Classical cryptography is not technically uncrackable, it's just so time-consuming for a classical computer to do it may as well be. Quantum computing, on the other hand, will be able to crack it much faster, so I'd say the industry standard will need to shift to quantum cryptography eventually if quantum computers become standard.
So the 'uncrackable' prime becomes somewhat fragile? Kewl.
Is there any estimate on the computing power of a commercial quantum computer?
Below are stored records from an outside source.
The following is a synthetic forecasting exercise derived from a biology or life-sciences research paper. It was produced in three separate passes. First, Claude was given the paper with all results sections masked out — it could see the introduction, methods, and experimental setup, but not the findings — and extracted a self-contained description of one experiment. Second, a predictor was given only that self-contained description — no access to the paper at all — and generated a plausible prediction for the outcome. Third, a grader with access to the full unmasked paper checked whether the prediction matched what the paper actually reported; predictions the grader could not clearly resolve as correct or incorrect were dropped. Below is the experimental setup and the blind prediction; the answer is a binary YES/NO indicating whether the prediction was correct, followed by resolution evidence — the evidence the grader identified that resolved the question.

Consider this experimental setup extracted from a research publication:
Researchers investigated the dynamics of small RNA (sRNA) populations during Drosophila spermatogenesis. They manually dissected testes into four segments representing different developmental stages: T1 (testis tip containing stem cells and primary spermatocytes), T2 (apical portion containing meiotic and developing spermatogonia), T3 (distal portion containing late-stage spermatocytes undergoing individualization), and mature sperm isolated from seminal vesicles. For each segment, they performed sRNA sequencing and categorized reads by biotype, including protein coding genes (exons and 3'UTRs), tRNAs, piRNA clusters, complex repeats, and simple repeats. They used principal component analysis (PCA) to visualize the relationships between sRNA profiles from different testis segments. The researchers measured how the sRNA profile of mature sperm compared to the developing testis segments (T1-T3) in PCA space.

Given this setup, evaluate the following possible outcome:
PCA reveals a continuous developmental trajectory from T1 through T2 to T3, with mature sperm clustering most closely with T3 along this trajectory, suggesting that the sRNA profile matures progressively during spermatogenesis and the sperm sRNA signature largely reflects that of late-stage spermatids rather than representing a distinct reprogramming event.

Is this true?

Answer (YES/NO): NO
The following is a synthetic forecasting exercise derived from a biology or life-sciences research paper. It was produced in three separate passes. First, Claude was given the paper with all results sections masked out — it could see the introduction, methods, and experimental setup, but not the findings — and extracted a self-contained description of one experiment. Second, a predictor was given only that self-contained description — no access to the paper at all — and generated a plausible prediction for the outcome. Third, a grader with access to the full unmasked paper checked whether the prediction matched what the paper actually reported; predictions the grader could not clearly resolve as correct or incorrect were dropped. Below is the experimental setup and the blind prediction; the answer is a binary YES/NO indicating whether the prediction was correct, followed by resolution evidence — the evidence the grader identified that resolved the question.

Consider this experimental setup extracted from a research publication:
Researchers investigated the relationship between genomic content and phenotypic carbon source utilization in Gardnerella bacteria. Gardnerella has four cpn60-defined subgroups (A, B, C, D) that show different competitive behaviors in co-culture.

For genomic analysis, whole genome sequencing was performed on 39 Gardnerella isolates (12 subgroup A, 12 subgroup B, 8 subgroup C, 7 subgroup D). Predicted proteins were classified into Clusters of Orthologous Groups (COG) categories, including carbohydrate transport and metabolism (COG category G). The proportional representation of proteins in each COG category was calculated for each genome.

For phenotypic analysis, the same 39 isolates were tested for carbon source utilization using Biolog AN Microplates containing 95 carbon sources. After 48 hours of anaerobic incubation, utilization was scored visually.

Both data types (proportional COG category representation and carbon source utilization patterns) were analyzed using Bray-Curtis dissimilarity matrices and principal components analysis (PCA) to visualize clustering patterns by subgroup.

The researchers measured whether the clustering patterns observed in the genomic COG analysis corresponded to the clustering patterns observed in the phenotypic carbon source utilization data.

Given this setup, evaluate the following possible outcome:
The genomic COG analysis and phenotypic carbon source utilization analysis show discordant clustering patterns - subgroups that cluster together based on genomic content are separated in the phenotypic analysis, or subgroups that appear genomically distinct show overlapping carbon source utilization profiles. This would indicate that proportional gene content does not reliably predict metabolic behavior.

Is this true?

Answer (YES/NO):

The advantage about quantum cryptography is that for generating key exchange, the quantum mechanical nature of the transmissions mean that it's hard to intercept. If the data is encoded via superpositions or entanglement, you can't look at the data, copy it, and re-transmit it, because you can't recreate quantum states in an exact, deterministic way. If you attempt to bluff anyway and send up randomly encoded data packets, the people communicating will notice errors in their data when they meet to finalise the key exchange.
If there's one thing computer piracy has taught me, is that there will be a way to crack it. As a clandestine government agent one said, it is inevitable.

Hey, at least this isn't a particle physics discussion. I've had people ask me suspiciously about antimatter bombs before :doh:
What? You mean Dan Brown's completely factual books are erroneous?! And here I thought Christ's daughter was roaming the English countryside.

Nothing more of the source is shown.